Extracted data entries:
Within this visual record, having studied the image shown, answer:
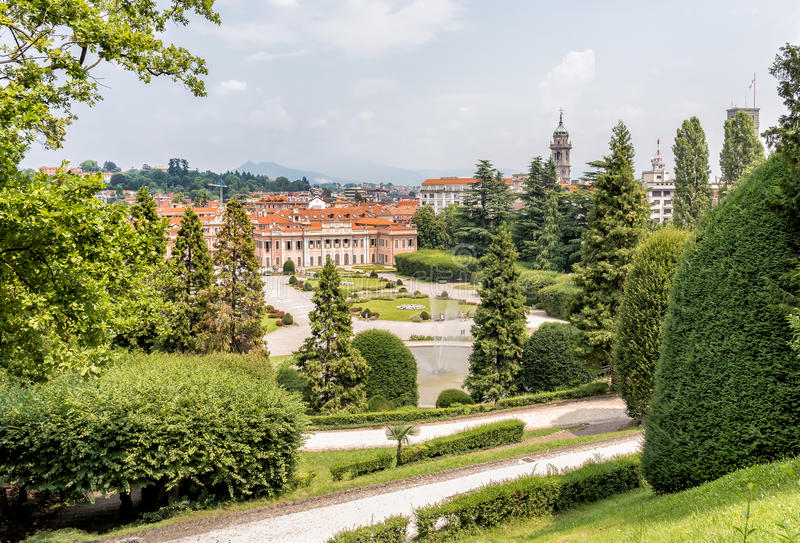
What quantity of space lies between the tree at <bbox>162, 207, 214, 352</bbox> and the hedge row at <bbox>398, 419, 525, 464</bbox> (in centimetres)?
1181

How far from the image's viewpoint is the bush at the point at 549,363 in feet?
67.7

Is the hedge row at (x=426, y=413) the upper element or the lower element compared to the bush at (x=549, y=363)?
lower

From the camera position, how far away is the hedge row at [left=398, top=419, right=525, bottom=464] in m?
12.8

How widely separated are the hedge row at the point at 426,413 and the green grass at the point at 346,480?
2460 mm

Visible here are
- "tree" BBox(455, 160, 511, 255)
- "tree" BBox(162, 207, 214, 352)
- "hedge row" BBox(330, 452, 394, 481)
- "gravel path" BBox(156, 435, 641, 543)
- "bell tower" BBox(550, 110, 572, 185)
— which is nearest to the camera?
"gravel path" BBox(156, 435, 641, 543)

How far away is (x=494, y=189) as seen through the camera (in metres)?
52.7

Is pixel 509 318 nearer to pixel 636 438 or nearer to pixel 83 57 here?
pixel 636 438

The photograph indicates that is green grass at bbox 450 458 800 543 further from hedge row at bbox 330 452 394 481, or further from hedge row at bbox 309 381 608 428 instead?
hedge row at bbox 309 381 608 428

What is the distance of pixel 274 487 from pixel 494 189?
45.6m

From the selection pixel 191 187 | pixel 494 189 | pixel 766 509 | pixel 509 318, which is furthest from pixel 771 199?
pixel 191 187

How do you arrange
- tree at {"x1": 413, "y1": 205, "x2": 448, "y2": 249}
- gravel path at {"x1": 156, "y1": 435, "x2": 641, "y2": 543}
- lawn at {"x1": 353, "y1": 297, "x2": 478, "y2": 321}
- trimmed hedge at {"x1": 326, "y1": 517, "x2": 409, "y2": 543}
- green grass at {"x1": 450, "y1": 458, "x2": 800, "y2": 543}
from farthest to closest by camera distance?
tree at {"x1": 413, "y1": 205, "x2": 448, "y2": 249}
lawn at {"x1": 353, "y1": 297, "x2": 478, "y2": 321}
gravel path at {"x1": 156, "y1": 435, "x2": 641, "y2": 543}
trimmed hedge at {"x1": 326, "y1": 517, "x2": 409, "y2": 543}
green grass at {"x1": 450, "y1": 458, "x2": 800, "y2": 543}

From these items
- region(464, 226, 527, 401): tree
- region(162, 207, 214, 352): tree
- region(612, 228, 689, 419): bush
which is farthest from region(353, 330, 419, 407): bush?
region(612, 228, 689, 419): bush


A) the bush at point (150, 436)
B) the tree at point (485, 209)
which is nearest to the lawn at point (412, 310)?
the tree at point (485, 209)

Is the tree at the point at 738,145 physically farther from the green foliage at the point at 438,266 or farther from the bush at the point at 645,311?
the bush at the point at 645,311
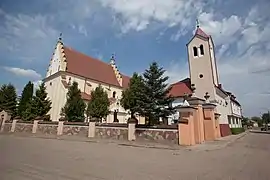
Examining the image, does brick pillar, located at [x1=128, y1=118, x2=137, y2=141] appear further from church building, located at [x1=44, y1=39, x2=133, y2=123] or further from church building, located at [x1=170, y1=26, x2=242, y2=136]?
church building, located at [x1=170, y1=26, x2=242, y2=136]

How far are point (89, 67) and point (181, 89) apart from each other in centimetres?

SHORT PROBLEM: Begin at the line containing "Is the tree" and extract every line through the end of the records, inclusive, exactly and only; omit pictures.

SOLVED PROBLEM:
Is the tree at the point at 738,145 physically farther from the green foliage at the point at 438,266 or farther from the bush at the point at 645,311?
the bush at the point at 645,311
Examining the image, does brick pillar, located at [x1=128, y1=118, x2=137, y2=141] appear further from church building, located at [x1=44, y1=39, x2=133, y2=123] or further from church building, located at [x1=170, y1=26, x2=242, y2=136]?
church building, located at [x1=170, y1=26, x2=242, y2=136]

How far are point (89, 67) and point (181, 89) apart from each other in centimetres?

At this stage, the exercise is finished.